Menippe adina is a species of crab, sometimes called the Gulf stone crab or Western Gulf stone crab. It is very closely related to the Florida stone crab, Menippe mercenaria, of which it is sometimes considered to be a subspecies.

==Description==
Stone crabs have a hard exoskeleton shell which is brownish red with gray spots on top but a tan underside. They have two large and unequally-sized chelae (claws), which have black tips. The stone crab's carapace, or main shell, is 3 to 3.5 in and nearly 4 in wide. The males have a smaller carapace than females of a similar age, but males generally have larger chelae than females.

==Range==
The geographic range of M. adina overlaps with that of M. mercenaria, extending from Wakulla County, Florida around the Gulf of Mexico to Tamaulipas state, Mexico.

==Fishery==
Stone crabs are typically found feeding near jetties, oyster reefs, or other rocky areas, as well as in marshes, such as where blue crabs are, and can be caught with line or in traps.

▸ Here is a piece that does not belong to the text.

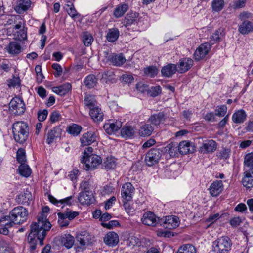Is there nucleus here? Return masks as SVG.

The Florida Fish and Wildlife Conservation Commission recommends that crabs be permitted to retain a claw, as crabs with both claws removed are more likely to die after release, and the crab should be returned live to the spot from which it was harvested. The claws must be at least 2.875 in, as measured from the tip of the lower, immovable finger to the first joint beyond it, and harvest from egg-bearing crabs is prohibited. Post-release mortality in Florida stone crabs (M. mercenaria) with one claw removed is reduced if the claw is broken with an intact diaphragm (basi-ischium), when compared to cases where the fracture plane occurs at the distal merus (in the claw) or proximal coxa (in the body cavity). Fishing for Florida stone crabs in warm water temperatures also increases post-release mortality. The authors of a declawing study conducted in M. mercenaria concluded that there was "a very high mortality rate associated with declawing" especially in water temperatures exceeding 20 C.